We can now attach Q to our proof above with certainty 26% under additive logic.
What if P -> Q's value is 1 in this case? We find Q's certainty to be the least certainty that would give 1, adding 'greater than or equal to' next to it:
1. P 83% Premise
2. P -> Q 100% Premise
3. Q 83% min(1,.27+q) = 1 :. smallest q = .83 .
That's how it works: we use the formulas for d(x,y) and what we know about the certainty of the conditional and the antecedent, we can derive the certainty of the consequent.
How do we create conditionals? Easy. Simply assume p to some certainty, derive q to some certainty, and then infer p -> q and assign a certainty value of d(1-p,q).

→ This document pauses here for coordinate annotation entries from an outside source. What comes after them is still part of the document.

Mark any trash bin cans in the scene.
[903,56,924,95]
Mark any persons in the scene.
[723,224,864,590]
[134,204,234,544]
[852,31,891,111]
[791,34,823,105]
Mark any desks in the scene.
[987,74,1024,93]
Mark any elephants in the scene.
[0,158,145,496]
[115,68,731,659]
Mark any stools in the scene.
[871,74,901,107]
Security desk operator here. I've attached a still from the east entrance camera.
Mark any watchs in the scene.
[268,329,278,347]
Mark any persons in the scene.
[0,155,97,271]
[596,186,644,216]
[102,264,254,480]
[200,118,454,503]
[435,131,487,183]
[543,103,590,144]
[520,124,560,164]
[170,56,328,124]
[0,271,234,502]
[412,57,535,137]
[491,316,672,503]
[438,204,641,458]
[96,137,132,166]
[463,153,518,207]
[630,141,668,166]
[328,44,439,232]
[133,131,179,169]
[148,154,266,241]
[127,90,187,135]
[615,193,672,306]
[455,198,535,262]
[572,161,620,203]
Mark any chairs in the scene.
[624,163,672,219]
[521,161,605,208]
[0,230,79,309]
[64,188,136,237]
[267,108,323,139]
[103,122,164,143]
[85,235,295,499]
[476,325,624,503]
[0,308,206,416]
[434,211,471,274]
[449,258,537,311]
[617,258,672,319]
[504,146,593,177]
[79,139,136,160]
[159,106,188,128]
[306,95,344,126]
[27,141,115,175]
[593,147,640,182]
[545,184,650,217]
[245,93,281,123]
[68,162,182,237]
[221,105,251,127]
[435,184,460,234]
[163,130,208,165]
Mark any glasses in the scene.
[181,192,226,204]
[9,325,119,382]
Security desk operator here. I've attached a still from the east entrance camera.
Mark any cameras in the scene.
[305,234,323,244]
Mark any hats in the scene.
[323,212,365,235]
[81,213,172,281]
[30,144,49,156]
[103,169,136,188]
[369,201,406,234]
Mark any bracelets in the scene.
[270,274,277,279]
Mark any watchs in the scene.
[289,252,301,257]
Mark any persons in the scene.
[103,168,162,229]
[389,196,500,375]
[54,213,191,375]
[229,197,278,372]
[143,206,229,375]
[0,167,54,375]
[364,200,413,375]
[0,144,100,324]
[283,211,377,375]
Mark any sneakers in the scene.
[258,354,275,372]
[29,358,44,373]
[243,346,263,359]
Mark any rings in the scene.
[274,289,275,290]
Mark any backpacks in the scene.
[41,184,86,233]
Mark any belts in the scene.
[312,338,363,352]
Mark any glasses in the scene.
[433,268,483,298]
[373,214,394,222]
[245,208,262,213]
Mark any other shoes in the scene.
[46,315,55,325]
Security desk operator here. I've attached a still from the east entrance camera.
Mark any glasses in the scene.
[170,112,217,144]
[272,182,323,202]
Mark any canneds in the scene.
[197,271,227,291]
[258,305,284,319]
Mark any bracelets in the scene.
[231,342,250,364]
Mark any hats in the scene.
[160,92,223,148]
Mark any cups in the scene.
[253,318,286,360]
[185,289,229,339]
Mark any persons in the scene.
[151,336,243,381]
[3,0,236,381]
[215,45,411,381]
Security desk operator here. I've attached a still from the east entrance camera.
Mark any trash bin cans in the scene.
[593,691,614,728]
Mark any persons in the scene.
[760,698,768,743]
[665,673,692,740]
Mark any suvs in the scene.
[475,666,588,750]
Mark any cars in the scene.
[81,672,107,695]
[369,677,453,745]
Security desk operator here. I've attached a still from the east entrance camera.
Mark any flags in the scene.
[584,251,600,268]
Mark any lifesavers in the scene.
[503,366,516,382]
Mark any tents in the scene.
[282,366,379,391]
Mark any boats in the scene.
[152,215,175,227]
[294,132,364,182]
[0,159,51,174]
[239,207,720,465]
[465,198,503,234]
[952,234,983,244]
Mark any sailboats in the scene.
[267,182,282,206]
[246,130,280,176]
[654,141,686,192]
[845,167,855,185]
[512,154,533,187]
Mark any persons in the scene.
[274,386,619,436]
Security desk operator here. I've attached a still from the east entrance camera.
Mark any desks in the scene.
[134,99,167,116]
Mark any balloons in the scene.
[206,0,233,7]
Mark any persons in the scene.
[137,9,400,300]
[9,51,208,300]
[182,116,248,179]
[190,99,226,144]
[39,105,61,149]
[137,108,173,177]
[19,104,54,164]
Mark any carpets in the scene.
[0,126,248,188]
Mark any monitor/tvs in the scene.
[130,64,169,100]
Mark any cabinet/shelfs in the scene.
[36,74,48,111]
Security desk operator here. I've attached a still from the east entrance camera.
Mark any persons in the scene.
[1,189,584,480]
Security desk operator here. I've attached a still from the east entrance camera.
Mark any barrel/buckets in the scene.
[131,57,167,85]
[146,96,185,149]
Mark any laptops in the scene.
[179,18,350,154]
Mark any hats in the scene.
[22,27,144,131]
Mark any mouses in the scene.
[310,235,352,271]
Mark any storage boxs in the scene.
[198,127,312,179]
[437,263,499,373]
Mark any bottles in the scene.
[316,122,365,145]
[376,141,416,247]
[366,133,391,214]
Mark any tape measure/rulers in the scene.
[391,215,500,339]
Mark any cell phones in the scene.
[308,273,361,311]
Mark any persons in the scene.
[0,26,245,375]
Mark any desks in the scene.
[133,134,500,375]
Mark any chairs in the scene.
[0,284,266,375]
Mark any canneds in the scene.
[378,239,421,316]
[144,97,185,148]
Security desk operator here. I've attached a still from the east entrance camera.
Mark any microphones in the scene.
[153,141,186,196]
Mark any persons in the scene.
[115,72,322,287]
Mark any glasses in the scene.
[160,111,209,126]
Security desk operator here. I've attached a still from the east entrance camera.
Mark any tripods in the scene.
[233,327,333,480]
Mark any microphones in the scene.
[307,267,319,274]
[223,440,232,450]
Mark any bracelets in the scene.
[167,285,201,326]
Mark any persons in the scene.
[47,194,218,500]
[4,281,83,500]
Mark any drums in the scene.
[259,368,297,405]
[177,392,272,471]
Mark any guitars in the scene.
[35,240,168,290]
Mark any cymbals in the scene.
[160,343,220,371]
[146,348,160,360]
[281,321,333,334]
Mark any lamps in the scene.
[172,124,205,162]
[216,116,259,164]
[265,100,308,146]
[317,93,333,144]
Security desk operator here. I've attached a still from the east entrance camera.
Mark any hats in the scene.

For example, under minimisation logic:
1. P 37% Assumption
17. Q 75%
19. P -> Q 75%
Although the law of contradiction does not apply in general, it applies at the "end points". In other words, if one can derive p with 100% certainty, and also ~q to 100% certainty, its conjuction will (by definition) have 100% certainty, and one can obtain 0% certainty (100% certainty of the negation) and use this and conditional proof to prove something via reductio ad absurdum.
This work was not intended as a comprehensive treatise on fuzzy logic inference rules, but hopefully I have provided in it a good feel for how it works. Enjoy!